Savvy and cunning can trump training and education.

Throughout Simon Wheeler’s reminiscences, savvy and cunning individuals manage to outsmart their better-trained, more educated rivals. Jim Smiley is not an educated man and doesn’t have any particular trade or craft. Rather, he has taught himself how to gain an advantage in gambling through cunning. In time, Smiley becomes a master gambler, and he creates his own “luck.” His example suggests that training and education aren’t needed for success, so long as you are savvy enough. The story of Jim Smiley’s kindred spirit, the bull pup Andrew Jackson, is also a lesson in savvy and cunning. Like Smiley, Andrew Jackson has no training in being a fighting dog, but also like Smiley, Andrew Jackson knows how to seize an advantage when he sees it. Thus, Andrew Jackson lazes about until there is a chance to steal something. He similarly allows himself to get bullied by better-trained dogs until the money is up, at which point he seizes the opportunity and catches hold of the other dog’s leg. Andrew Jackson’s string of victories prove that well-timed cunning beats good training. 

The stranger’s defeat of Jim Smiley and his frog further illustrates how savvy and cunning can trump training and education. Smiley spends months on end training his frog Dan’l Webster to jump high and eat flies on command. By the end of this training period, Dan’l Webster is by far the most highly trained and “educated” animal Smiley has ever had.

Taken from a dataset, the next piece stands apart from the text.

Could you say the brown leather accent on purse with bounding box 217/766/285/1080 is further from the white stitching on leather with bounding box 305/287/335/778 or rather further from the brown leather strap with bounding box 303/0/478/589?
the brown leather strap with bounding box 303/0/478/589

Yet in the end, the stranger uses his savvy and cunning to get time alone with Smiley’s frog so he can fill it with quail shot and rig the competition. Smiley the conman has been conned, proving that all of Dan’l Webster’s training and education were no match for the stranger’s cunning.

Tenacity and determination are necessary for success. 

Tenacity and determination serve Jim Smiley well in his exploits, and these characteristics often prove decisive in Smiley’s wins over his adversaries. Smiley’s reputation for being willing to take any side of any bet on any thing is significant because it shows how tenacity and determination turn Smiley into a successful gambling conman. In the early anecdotes about his gambling, Smiley does not appear particularly savvy. He makes bad bets, such as his bet that Parson Walker’s wife will die, or absurd bets, like a bet about where a straddle-bug will go and how long it will take to get there. However, because Smiley is so determined to gamble and be successful at it, his betting gets better. His tenacity leads him to eventually develop the lucrative method of using inside knowledge about certain animals to win money on them. 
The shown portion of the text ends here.